5.4 The author further claims that the systematic and widespread use of torture in Ukraine is documented by numerous print publications, judgements of the European Court of Human Rights and reports of human rights organizations,20 and that this information confirms indirectly his allegations of torture. He rejects the State party’s contention that his allegations were verified by the Prosecutor’s Office and were not confirmed, claiming that his complaints were dismissed without being duly examined.

5.5 As to the alibi, he could not remember the exact number of the train nor the exact date of departure to Moscow because of the length of time that had passed since the event. Since only two trains per week depart to Moscow, this could have been easily verified by the investigation. Moreover, their stay in the Russian Federation was registered by immigration authorities and also recorded in the register of the hotel, the description of which he provided to the investigation team.

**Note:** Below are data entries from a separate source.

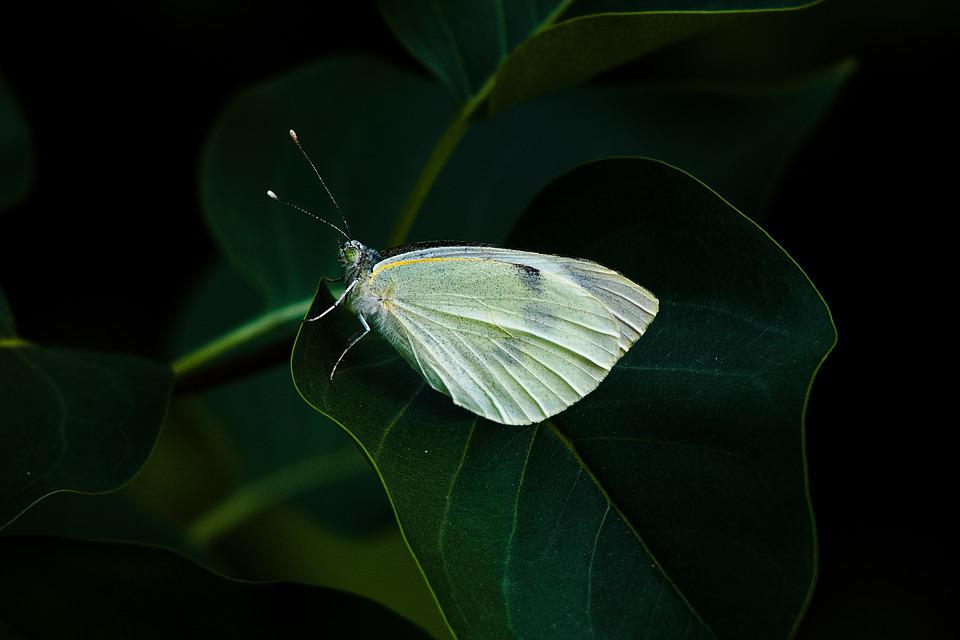 Butterfly, Time Of Year, Nature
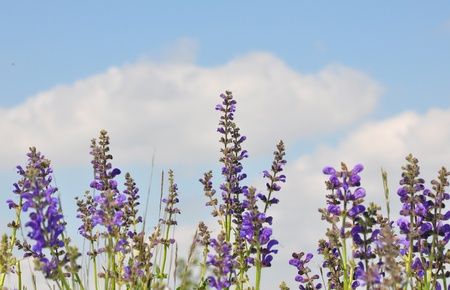 phytotherapy: Meadow sage (Salvia pratensis)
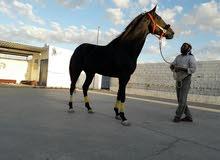 حصان أربد إنجليزي للبيع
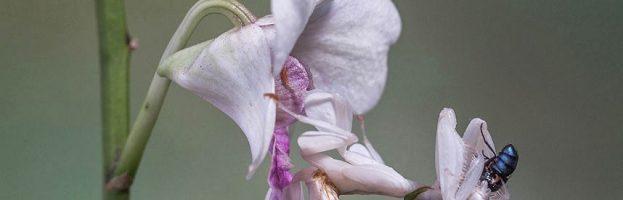 Meraviglie dell'evoluzione: La mantide orchidea – Video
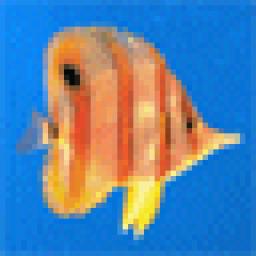 fish.gif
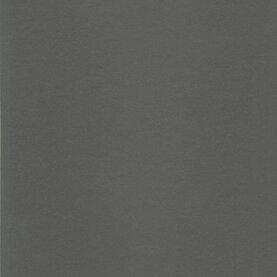 DLW Uni Walton Linoleum - architects grey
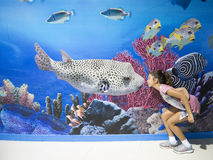 Mondo Bangkok dell'oceano Fotografie Stock Libere da Diritti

5.6 The author claims that witness P. is a false witness (see para. 2.5 above) who made contradictory statements and invented facts that do not correspond with reality, for example that she had seen him at the crime scene.

5.7 The author notes the State party’s information that at the time of his departure to Moscow (2001), the registration of nationals crossing the border was made by exit and entry stamps in their passports. However, the State party is silent about the presence or absence of such stamps in his passport. He also recalls that his passport “disappeared” from his case file during the pretrial investigation.

5.8 The author claims that he sent the statements of S., K., and T. to the investigative bodies and Prosecutor’s Office repeatedly. He forwarded them to the Prosecution Office in 2004, but received no response.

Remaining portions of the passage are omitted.